### Visual spatial reasoning items
— begin —
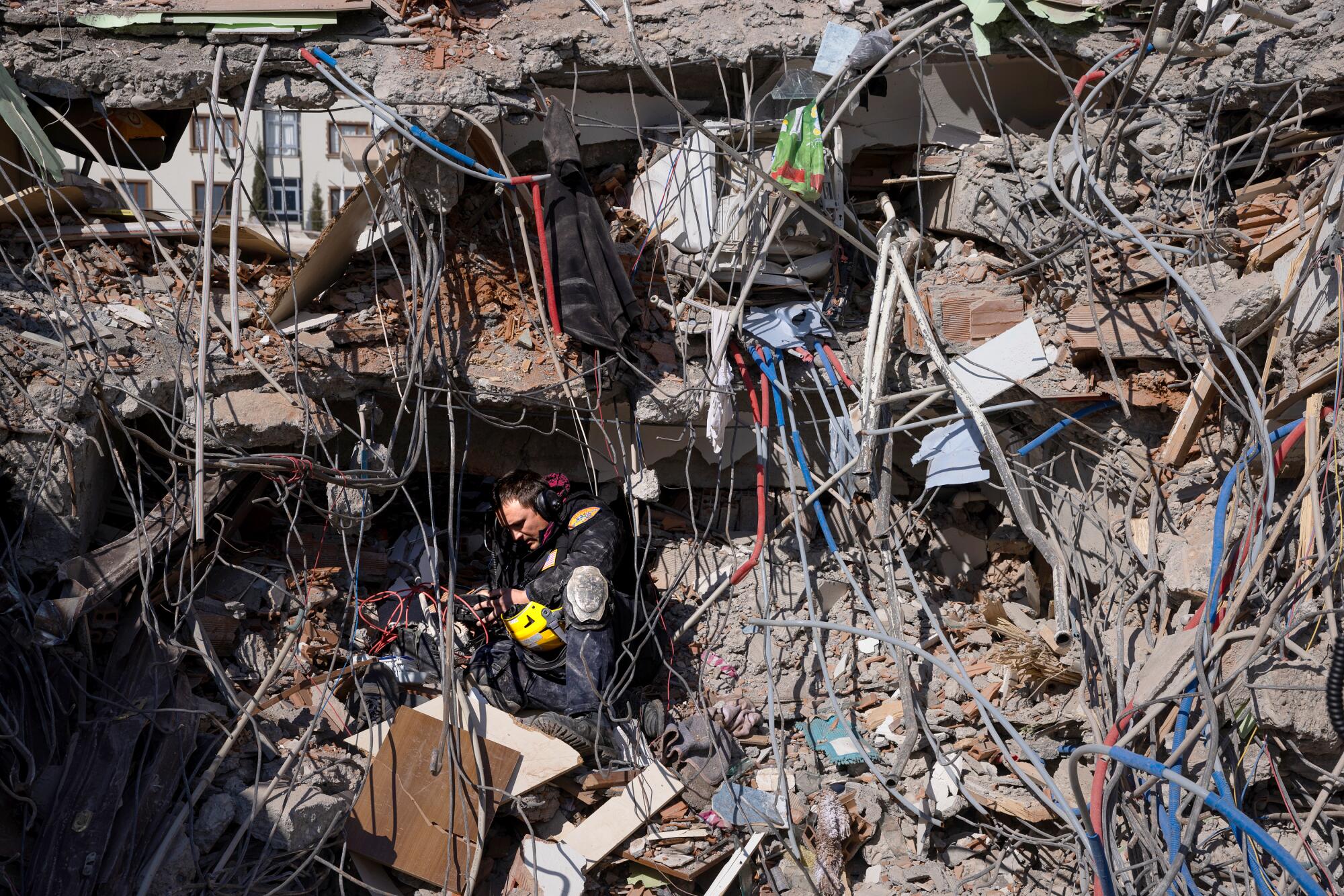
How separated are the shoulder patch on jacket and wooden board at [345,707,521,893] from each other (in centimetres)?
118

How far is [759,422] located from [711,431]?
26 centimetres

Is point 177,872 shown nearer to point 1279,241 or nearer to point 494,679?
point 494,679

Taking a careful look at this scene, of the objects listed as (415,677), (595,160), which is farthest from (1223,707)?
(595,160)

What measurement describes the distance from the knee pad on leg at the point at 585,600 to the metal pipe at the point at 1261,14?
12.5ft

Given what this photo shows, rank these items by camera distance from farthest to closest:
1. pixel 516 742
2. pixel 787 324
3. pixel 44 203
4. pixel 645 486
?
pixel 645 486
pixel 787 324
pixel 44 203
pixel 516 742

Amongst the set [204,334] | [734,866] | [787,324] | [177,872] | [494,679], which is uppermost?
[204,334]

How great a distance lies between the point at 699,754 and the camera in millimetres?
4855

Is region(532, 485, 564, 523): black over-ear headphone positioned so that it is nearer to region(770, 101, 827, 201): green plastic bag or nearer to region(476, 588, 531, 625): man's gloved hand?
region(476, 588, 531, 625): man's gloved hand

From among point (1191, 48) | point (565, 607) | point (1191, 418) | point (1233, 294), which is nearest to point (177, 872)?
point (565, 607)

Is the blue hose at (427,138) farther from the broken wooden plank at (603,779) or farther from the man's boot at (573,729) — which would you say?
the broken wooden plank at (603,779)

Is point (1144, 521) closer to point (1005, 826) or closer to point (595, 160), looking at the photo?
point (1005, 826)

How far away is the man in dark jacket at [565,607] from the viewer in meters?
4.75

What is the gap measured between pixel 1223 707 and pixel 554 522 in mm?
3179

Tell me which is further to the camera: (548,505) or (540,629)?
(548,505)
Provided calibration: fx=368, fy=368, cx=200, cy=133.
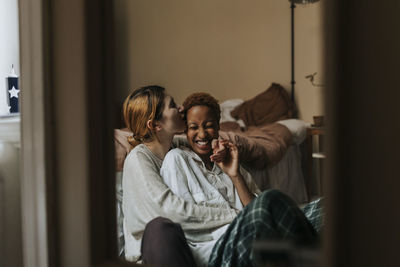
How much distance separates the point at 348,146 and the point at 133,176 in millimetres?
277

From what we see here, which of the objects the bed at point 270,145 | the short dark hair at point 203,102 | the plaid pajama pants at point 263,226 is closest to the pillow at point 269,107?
— end —
— begin —
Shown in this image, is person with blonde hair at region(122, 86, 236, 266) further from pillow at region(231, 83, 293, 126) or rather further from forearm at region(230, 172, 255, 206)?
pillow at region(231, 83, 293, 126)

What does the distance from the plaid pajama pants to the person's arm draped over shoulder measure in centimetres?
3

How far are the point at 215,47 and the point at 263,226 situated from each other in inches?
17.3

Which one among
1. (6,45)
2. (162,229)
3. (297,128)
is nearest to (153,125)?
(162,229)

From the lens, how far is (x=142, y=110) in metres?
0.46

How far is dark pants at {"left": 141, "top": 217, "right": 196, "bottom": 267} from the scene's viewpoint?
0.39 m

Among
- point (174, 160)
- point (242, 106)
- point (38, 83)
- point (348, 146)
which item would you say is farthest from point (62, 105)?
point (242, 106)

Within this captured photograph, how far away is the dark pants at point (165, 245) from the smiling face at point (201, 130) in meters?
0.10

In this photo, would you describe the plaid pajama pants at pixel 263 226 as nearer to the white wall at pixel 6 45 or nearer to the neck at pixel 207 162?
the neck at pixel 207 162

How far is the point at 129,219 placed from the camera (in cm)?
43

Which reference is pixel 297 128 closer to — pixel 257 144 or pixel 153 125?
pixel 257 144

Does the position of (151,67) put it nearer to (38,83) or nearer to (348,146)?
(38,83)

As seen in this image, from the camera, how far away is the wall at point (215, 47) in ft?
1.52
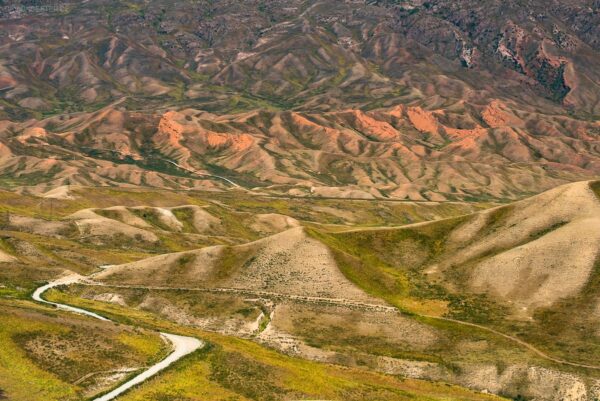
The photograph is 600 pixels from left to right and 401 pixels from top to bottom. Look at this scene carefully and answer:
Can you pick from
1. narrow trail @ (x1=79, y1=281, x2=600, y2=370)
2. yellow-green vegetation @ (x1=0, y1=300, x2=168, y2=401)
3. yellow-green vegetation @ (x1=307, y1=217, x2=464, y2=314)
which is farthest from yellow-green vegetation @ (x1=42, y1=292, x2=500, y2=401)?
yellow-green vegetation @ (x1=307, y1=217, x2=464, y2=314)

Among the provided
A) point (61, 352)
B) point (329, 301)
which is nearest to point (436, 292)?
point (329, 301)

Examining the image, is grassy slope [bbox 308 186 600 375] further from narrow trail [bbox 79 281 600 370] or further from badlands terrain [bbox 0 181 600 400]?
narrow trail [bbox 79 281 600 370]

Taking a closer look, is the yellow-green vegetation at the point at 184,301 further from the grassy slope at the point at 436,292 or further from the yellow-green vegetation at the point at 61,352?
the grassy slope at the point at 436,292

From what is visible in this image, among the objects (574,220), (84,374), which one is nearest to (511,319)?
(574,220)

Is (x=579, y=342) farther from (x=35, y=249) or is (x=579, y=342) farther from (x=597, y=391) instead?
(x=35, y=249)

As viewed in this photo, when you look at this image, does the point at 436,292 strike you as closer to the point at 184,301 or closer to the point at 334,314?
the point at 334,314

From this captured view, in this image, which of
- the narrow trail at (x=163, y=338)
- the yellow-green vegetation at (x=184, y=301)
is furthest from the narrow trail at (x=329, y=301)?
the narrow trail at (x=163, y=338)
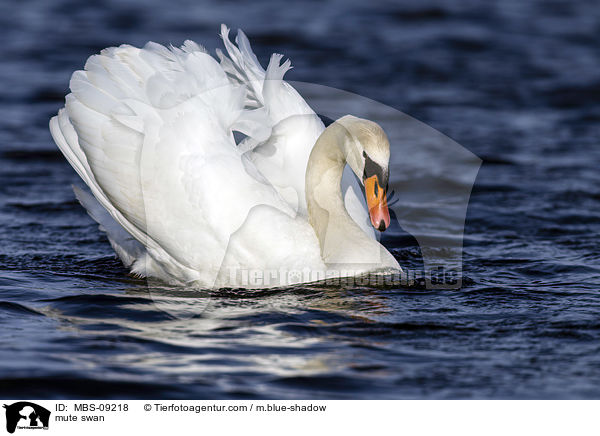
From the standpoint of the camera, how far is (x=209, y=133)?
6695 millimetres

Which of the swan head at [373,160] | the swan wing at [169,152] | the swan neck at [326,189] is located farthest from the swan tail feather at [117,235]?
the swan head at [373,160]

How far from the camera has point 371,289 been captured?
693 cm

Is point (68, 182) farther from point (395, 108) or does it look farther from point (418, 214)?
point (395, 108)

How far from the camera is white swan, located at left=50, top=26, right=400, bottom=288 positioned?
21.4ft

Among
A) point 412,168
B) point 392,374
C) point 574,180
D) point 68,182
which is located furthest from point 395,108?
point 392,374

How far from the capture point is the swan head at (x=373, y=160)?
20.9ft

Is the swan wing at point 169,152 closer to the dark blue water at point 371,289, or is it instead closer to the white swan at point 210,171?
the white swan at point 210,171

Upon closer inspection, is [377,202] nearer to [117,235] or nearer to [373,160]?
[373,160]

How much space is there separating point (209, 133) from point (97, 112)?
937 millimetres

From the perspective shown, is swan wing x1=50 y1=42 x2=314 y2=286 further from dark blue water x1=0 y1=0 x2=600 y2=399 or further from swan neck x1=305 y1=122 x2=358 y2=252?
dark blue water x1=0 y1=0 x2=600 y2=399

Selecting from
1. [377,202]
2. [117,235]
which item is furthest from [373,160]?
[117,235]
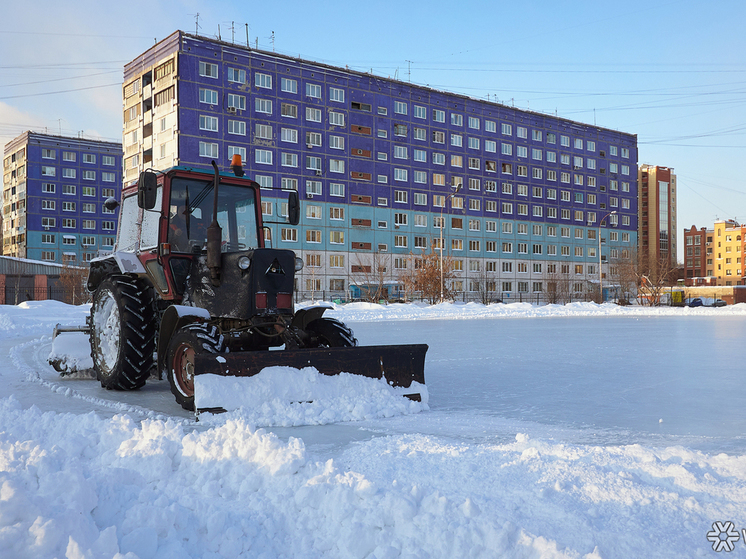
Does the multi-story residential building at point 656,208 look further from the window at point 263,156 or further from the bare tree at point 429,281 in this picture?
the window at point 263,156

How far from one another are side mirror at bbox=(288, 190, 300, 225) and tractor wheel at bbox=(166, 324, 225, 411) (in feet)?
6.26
— end —
— begin —
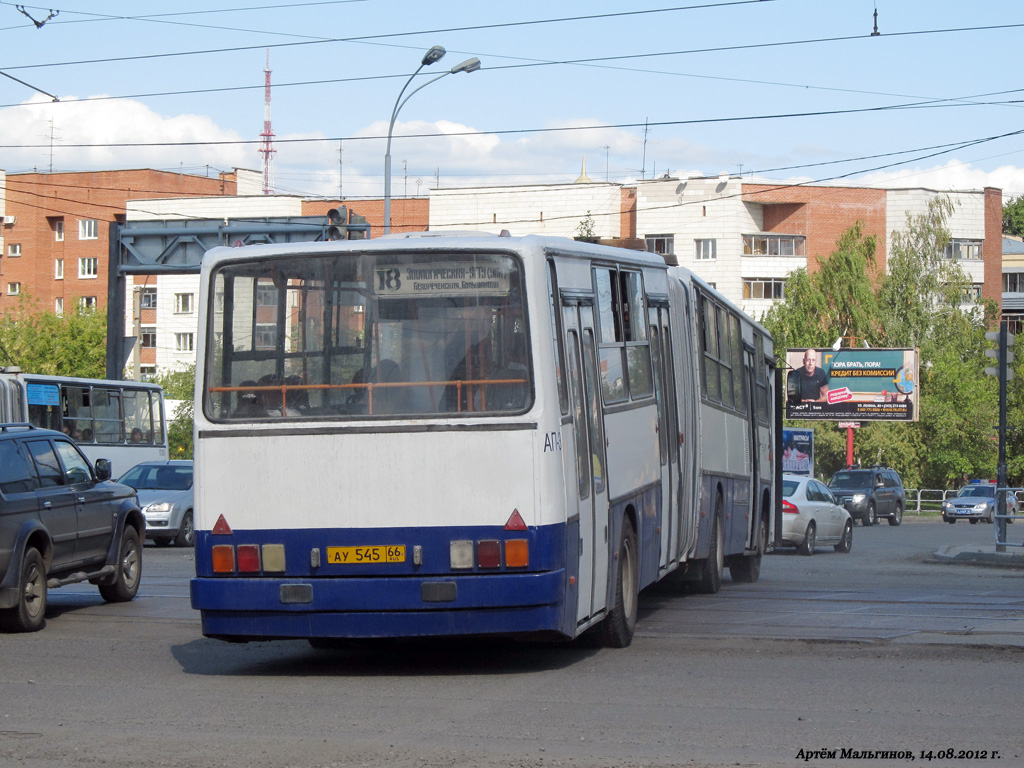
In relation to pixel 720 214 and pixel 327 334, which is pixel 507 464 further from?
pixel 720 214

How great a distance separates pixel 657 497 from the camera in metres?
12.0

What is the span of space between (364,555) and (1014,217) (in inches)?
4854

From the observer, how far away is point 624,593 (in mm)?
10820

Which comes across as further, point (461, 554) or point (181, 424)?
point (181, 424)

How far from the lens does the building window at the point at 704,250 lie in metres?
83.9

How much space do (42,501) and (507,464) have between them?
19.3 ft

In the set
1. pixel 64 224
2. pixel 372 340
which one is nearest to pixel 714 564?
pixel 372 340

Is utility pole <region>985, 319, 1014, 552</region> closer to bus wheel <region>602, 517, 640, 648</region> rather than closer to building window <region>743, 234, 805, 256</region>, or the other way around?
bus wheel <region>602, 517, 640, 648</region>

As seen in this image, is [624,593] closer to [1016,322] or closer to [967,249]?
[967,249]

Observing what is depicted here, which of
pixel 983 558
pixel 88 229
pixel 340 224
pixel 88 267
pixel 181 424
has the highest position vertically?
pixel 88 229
— end —
### DESCRIPTION OF THE TASK
Reproduce the items word for word, from the line containing "In this photo, would" through the line containing "6695 millimetres". Omit the pictures from your copy.

### OUTPUT FOR THIS EXERCISE
In this photo, would you describe the plaid pajama pants at pixel 263 226 as nearer to the white wall at pixel 6 45 or nearer to the neck at pixel 207 162?
the neck at pixel 207 162

How far is the point at 129,219 placed from the camera (in cm)?
43

Which reference is pixel 297 128 closer to — pixel 257 144 or pixel 153 125?
pixel 257 144

Does the position of (151,67) put it nearer to (38,83) or nearer to (348,146)?
(38,83)

As seen in this image, from the camera, how far away is the wall at point (215, 47) in ft?
1.52
The photograph is 600 pixels from left to right and 401 pixels from top to bottom. Look at this scene carefully and answer:
Can you pick from
1. narrow trail @ (x1=79, y1=281, x2=600, y2=370)
2. yellow-green vegetation @ (x1=0, y1=300, x2=168, y2=401)
3. yellow-green vegetation @ (x1=307, y1=217, x2=464, y2=314)
which is farthest from yellow-green vegetation @ (x1=42, y1=292, x2=500, y2=401)?
yellow-green vegetation @ (x1=307, y1=217, x2=464, y2=314)

Among the provided
A) point (61, 352)
B) point (329, 301)
which is nearest to point (436, 292)?
point (329, 301)

Examining the image, is grassy slope [bbox 308 186 600 375] further from narrow trail [bbox 79 281 600 370] or further from badlands terrain [bbox 0 181 600 400]?
narrow trail [bbox 79 281 600 370]

Taking a closer look, is the yellow-green vegetation at the point at 184,301 further from the grassy slope at the point at 436,292 or further from the yellow-green vegetation at the point at 61,352?
the grassy slope at the point at 436,292

From what is visible in this image, among the objects (574,220), (84,374), which one is nearest to (511,319)?
(574,220)

Is (x=579, y=342) farther from (x=35, y=249) or is (x=579, y=342) farther from (x=597, y=391) instead?
(x=35, y=249)

As viewed in this photo, when you look at this image, does the point at 436,292 strike you as closer to the point at 184,301 or closer to the point at 334,314?
the point at 334,314

From this captured view, in this image, which of
- the narrow trail at (x=163, y=338)
- the yellow-green vegetation at (x=184, y=301)
is furthest from the narrow trail at (x=329, y=301)?
the narrow trail at (x=163, y=338)
From the standpoint of the camera, how far is (x=209, y=133)?
6695 millimetres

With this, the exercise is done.